Кто может построить мир так, чтоб в нём исчезла вражда богатых людей, которые из жадности к деньгам затевают кровавые войны и безнаказанно грабят друг друга, как японцы китайцев?
Такой мир могут построить только рабочие. Только рабочие могут прекратить бесполезный труд, затрачиваемый на выработку ружей, пушек, военных судов. Они смогут сделать это тогда, когда везде, во всём мире отнимут власть из рук богатых, как это сделали русские рабочие. Вы, ребята, видите, что русские рабочие, хозяйствуя на своей земле, дают возможность свободно учиться людям всех племён, живущих на русской земле, и учат их не поддаваться обману попов и внушениям стариков, чей разум слепо затемнён веками безграмотности.
Примеру рабочих русских следуют рабочие всего мира, постепенно организуясь на борьбу против капиталистов. И вы, молодёжь племён Сахалина, тоже должны принять в плоть и кровь вашу это учёние, освобождающее весь трудовой народ земли.
Вам — как всем — надобно понять, что вы учитесь не только для себя, не только для того, чтобы освободить сородичей и единоплеменников ваших из плена тёмной старины, — вы учитесь для того, чтоб включить вашу свободную энергию в работу всего трудового народа земли, — в работу завоевания власти трудящихся над миром, в работу уничтожения угнетателей, хищников, паразитов.

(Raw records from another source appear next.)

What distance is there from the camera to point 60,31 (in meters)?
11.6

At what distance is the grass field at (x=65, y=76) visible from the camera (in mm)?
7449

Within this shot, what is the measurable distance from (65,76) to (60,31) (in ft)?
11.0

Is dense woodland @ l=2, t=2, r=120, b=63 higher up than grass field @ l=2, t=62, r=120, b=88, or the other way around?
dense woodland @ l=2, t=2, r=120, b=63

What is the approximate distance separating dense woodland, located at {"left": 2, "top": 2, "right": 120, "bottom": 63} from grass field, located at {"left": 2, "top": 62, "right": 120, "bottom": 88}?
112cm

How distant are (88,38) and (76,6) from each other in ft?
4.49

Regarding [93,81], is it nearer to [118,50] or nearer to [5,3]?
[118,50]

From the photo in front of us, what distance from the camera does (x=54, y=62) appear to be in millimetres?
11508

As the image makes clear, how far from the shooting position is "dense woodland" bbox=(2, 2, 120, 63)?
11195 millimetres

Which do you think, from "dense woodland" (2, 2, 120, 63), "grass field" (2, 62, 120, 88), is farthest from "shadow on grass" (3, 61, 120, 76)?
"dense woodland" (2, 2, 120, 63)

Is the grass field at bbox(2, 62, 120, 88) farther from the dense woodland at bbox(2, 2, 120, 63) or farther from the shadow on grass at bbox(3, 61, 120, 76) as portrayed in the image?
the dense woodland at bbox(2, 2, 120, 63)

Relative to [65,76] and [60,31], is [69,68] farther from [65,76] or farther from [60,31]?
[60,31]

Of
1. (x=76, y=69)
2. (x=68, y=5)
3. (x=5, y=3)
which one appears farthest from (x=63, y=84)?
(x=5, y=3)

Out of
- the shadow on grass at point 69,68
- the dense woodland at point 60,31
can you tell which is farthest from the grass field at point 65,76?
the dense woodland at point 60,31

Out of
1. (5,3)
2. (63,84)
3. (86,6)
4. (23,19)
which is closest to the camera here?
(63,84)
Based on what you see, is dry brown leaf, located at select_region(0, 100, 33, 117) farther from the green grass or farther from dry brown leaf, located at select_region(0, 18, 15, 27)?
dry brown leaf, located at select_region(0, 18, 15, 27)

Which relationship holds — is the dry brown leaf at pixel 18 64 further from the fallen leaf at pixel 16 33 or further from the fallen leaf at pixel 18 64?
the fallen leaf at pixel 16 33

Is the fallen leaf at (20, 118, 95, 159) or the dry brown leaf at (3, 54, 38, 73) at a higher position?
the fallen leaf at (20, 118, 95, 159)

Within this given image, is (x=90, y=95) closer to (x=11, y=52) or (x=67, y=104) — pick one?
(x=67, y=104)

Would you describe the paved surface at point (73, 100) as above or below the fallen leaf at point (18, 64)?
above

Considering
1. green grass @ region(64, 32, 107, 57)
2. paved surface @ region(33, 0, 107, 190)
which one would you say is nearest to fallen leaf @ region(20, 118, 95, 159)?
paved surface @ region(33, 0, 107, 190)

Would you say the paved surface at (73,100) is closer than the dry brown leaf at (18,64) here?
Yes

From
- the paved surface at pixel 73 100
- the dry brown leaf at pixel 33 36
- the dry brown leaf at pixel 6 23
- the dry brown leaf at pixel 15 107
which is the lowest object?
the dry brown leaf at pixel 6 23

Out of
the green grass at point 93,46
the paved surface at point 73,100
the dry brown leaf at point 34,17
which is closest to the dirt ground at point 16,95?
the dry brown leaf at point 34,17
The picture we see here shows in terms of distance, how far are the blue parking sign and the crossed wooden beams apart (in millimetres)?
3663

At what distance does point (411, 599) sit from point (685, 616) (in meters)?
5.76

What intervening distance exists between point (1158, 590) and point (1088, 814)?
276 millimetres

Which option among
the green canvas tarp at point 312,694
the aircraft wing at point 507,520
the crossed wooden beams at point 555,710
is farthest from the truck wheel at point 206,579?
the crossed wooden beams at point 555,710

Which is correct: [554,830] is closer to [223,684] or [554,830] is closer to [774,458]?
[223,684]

Желаю вам, дети, бодрости духа и неутомимости в труде постижения грамоты!
Ответ В. Золотухину
Товарищ Золотухин приводит в письме своём фразу мою «Я страдал тогда фанатизмом знания». Эта фраза — весьма яркий пример непродуманного пользования словами, ибо в ней противоестественно соединены понятия, враждебные одно другому и взаимно отрицающие друг друга.
Во-первых: неправильно и неуместно употреблён глагол «страдать»: познание — это удовольствие, наслаждение, а не страдание. Но главная ошибка — в соединении «знания» и «фанатизма». Понятие «фанатизм» образовано из латинского слова «фанум» — храм, святыня. Его ввели в речь церковники, и оно выражает настроение, наиболее свойственное именно церковникам всех религий, христианской же особенно сильно. Настроение это вытекает из глубоко личного — субъективного — «чувства веры», создаёт «символы веры» и, охраняя эти символы, не только ограничивает знание, а решительно препятствует росту мысли, исследующей явления природы, общественной жизни, создающей науку. Социальная основа фанатизма — инстинкт собственности и непосредственно вытекающее из него стремление к власти, необходимой для охраны личной — частной — собственности. Этот инстинкт, это стремление наиболее ревниво и деятельно воспитывалось христианской, римско-католической церковью и особенно резко выражено в её борьбе за власть над миром. В евангелии, основной книге христиан, Христос говорит: «Царство моё — не от мира сего», но епископы Рима — «папы», — провозгласив себя «наместниками Христа на земле», непрерывно и не стесняясь никакими средствами, боролись — и борются — именно за власть над этим, нашим, земным миром, который мы создаём и изменяем.
Особенно характерным фактом такой цинической и кровавой борьбы за светскую власть является борьба пап Григория VII, Иннокентия III и [Иннокентия] IV. При последнем был врагом церкви Фридрих Гогенштауфен, король двух Сицилии, талантливый человек и «вольнодумец», который, между прочим, «глумился над христианской религией» и предлагал своему дворянству «создать несравненно лучший догмат веры и образ жизни», за что был проклят папой и «отлучён от церкви», — отлучение давало право подданным Фридриха не считать его своим королём и не подчиняться ему. Но в ту пору — во второй половине XII века — озлобление против римской церкви и епископов её было таково, что даже лавочники и ремесленники городов Германии встали на защиту власти короля и дворян, «так что никто со знаком креста не смел появляться на улице, не рискуя быть оскорблённым и даже убитым», как рассказывают хроники той поры.
В XII веке папы организовали «инквизицию» — учреждение, на которое была возложена обязанность борьбы против церковных ересей и вообще свободной мысли. Инквизиция — самое значительное и гнусное, чего достигла церковь в процессе воспитания людей продажными предателями, лживыми, лицемерными и жестокими. «Даже мёртвые не избавлялись от преследования инквизиции». Если после смерти человека оказывалось, что он при жизни мыслил нецерковно, труп его вырывали из могилы и жгли на костре так же, как жгли живых людей. Имя еретика торжественно проклиналось, «предавалось бесчестию», у наследников отбирали имущество в пользу церкви. Преследовался не только факт протеста, но самая идея его, возможность протеста.